The rituals of our daily life in the little stone house reminded me strangely of the honeymoon weeks in Ireland. The landscape was less green in Provence, of course, and there were no vineyards or olive groves in Connemara, but the narrow pathways, the proximity of the sea, and the isolation all brought images of that pastoral interval back to me. The geography was the least of it, I suppose. Hidden away from the world with another man whose supreme values were books and food, I relived the endless summer hours in Ireland with Jim reading and listening to Radio Caroline—when the ranch was still the dream.

After the violent episodes in Paris, I had been afraid to let Jim know how to reach me, but in one of those hopeful gestures that experience should have taught me to resist, in the end I gave him my address. I didn’t think he would hunt me down in the
maquis
. Jim wrote almost daily, as if we were merely separated by distance. What was I reading and thinking? my husband wanted to know. Jim had spent time in the south of France before he met me, and his letters included recommendations for the best
tomates provençales
, the best coffee—complete with hand-drawn maps and arrows pointing directions to a newsstand in Sainte-Maxime where you could buy the daily
Herald Tribune
. If we had no future together, the past impinged almost daily on the present, the endlessly proliferating details of our separation: the car that he wanted to unload, classes for me to teach when I got back to Paris, plans for selling the school now that I was leaving.

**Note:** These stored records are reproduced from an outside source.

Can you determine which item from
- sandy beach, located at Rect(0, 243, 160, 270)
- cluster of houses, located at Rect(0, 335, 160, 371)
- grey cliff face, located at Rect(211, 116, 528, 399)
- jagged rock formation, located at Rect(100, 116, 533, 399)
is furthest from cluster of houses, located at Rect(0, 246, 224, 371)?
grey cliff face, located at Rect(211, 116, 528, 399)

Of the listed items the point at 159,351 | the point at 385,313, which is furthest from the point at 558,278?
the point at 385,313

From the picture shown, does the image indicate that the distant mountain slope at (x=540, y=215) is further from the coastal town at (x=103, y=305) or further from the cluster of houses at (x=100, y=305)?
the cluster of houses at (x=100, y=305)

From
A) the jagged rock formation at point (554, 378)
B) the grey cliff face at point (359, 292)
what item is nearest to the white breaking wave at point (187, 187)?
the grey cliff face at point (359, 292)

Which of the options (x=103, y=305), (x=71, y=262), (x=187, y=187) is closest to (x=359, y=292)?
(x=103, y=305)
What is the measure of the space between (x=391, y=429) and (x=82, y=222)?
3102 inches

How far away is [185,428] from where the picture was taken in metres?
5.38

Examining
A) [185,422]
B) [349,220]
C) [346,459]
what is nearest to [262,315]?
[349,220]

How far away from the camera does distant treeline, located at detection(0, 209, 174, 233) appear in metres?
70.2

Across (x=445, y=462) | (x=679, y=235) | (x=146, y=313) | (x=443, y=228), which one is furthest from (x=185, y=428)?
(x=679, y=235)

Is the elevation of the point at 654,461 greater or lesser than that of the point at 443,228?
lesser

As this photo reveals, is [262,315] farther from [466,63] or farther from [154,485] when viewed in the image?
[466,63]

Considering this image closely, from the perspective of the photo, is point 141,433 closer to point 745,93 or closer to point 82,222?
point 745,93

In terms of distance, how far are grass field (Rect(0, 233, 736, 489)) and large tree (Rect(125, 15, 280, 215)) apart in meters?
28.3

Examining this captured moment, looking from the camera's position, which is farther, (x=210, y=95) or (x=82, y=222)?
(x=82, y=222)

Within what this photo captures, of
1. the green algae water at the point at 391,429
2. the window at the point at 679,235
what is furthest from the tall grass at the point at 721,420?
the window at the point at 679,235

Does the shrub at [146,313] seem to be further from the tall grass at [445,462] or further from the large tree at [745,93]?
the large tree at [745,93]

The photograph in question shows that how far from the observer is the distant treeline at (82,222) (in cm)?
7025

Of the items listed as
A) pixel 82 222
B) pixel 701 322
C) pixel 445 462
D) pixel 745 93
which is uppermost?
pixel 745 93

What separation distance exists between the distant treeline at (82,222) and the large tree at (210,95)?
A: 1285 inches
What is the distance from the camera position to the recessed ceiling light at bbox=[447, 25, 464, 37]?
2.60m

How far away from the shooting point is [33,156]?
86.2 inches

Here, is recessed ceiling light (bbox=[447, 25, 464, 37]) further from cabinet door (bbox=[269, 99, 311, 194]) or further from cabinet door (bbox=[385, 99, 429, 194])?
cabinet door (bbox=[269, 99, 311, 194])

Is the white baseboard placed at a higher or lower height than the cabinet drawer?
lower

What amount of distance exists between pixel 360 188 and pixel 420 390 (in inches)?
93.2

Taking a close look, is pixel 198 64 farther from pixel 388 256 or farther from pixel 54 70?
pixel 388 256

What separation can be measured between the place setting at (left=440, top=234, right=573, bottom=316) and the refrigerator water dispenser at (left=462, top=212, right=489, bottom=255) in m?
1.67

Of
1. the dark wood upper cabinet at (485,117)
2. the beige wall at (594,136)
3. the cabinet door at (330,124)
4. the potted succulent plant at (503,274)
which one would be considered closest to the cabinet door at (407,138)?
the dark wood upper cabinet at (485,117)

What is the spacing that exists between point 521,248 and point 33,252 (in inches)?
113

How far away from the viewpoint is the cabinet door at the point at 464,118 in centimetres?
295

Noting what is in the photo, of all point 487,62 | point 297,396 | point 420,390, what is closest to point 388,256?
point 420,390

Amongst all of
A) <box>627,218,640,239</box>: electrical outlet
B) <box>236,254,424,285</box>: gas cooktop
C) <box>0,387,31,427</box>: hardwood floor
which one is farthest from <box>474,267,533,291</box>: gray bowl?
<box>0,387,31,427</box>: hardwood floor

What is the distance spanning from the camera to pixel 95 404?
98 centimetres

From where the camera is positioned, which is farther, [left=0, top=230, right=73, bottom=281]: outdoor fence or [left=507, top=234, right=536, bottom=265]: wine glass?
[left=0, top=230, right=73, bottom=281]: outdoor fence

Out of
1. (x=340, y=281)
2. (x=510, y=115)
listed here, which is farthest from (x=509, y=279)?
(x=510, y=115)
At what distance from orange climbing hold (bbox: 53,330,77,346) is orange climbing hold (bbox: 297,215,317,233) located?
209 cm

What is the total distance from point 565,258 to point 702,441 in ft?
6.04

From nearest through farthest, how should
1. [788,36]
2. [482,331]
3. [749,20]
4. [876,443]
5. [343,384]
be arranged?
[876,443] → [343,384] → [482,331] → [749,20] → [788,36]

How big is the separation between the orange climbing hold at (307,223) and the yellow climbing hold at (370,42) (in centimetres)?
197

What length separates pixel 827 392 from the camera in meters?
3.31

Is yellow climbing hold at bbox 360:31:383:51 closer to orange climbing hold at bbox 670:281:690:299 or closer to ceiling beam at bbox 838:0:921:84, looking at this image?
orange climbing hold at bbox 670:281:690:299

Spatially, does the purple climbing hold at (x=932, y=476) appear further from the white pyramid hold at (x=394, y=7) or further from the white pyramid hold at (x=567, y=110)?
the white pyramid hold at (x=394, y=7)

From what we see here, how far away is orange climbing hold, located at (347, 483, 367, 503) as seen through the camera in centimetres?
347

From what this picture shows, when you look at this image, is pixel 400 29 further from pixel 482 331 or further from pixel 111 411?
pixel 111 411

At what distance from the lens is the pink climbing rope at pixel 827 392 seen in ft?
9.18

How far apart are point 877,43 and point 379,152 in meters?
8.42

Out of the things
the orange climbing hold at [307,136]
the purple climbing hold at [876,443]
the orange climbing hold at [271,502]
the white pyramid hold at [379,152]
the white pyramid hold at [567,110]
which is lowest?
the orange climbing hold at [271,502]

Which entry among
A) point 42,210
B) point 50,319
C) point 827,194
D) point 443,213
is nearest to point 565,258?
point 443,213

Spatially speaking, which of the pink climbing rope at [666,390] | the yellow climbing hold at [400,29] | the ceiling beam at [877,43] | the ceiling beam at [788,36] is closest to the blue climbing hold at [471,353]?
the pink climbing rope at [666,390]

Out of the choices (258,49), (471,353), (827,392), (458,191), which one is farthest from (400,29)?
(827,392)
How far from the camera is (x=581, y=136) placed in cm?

He promised to send money as soon as he made some.

Instead of a check, I received a series of black-and-white photographs of me taken during the honeymoon. In the first one, the Austin
is parked along the side of the road and I’m posing on top of a picnic table, leaning back on my elbows in classic girly calendar mode, with my back slightly arched. I’m looking back over my shoulder at the camera with a mocking smile as if to say, “I know this is ridiculous.” Jim had cropped the photograph of his pinup wife wearing her new push-up bra and mailed it in the form of a postcard: on the back, a message demanding my recipe for barley pilaf.